(Spatial question records)
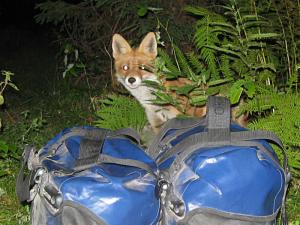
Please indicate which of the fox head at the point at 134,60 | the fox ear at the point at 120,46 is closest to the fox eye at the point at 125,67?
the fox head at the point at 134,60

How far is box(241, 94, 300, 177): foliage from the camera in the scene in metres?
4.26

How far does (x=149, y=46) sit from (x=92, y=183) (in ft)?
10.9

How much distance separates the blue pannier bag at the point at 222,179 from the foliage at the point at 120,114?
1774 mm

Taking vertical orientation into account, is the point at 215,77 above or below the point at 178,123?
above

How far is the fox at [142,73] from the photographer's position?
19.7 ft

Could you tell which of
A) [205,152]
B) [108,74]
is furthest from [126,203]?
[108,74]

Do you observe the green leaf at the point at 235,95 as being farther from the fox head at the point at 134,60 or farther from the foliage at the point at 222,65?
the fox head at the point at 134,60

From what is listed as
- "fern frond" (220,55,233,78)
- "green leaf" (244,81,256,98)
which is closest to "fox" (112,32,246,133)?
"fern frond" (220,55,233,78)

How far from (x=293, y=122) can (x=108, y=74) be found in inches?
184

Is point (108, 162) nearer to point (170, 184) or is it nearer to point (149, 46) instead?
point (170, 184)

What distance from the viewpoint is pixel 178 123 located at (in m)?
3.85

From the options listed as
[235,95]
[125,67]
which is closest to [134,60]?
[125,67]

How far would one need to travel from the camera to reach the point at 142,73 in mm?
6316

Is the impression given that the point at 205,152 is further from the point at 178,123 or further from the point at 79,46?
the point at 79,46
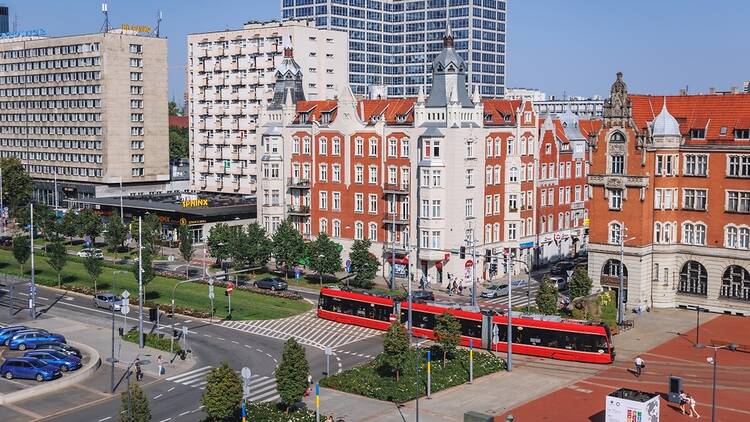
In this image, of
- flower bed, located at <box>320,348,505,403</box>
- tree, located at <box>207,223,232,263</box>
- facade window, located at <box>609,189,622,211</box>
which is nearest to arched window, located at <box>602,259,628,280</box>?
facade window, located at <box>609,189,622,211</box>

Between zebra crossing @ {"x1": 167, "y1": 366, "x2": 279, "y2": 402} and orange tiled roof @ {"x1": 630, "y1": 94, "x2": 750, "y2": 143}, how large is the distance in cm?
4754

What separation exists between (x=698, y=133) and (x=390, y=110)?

WHAT YOU HAVE TO DO: Update the part of the records that opens with the line containing "How far from" and closes with the end of the records by replacing "zebra crossing" with "pedestrian crossing", keeping everything else unchanged and leaving the picture out of your answer.

RESPONSE:
How far from (x=293, y=122) can (x=108, y=74) be found in inches?
184

Is point (108, 162) nearer to point (170, 184) or is it nearer to point (149, 46) instead?
point (170, 184)

What distance from the viewpoint is pixel 178 123 located at (in m)?
3.85

From the options listed as
[235,95]
[125,67]
which is closest to [134,60]?
[125,67]

How far would one need to travel from the camera to reach the point at 142,73 in mm?
6316

Is the impression given that the point at 205,152 is further from the point at 178,123 or further from the point at 79,46?
the point at 79,46
In this image, of
- flower bed, located at <box>320,348,505,403</box>
- tree, located at <box>207,223,232,263</box>
- facade window, located at <box>609,189,622,211</box>
which is nearest to arched window, located at <box>602,259,628,280</box>?
facade window, located at <box>609,189,622,211</box>

Between pedestrian crossing @ {"x1": 167, "y1": 366, "x2": 279, "y2": 402} and orange tiled roof @ {"x1": 630, "y1": 94, "x2": 750, "y2": 143}, how large is the distance in cm?
4754

What separation exists between (x=698, y=133) and (x=390, y=110)?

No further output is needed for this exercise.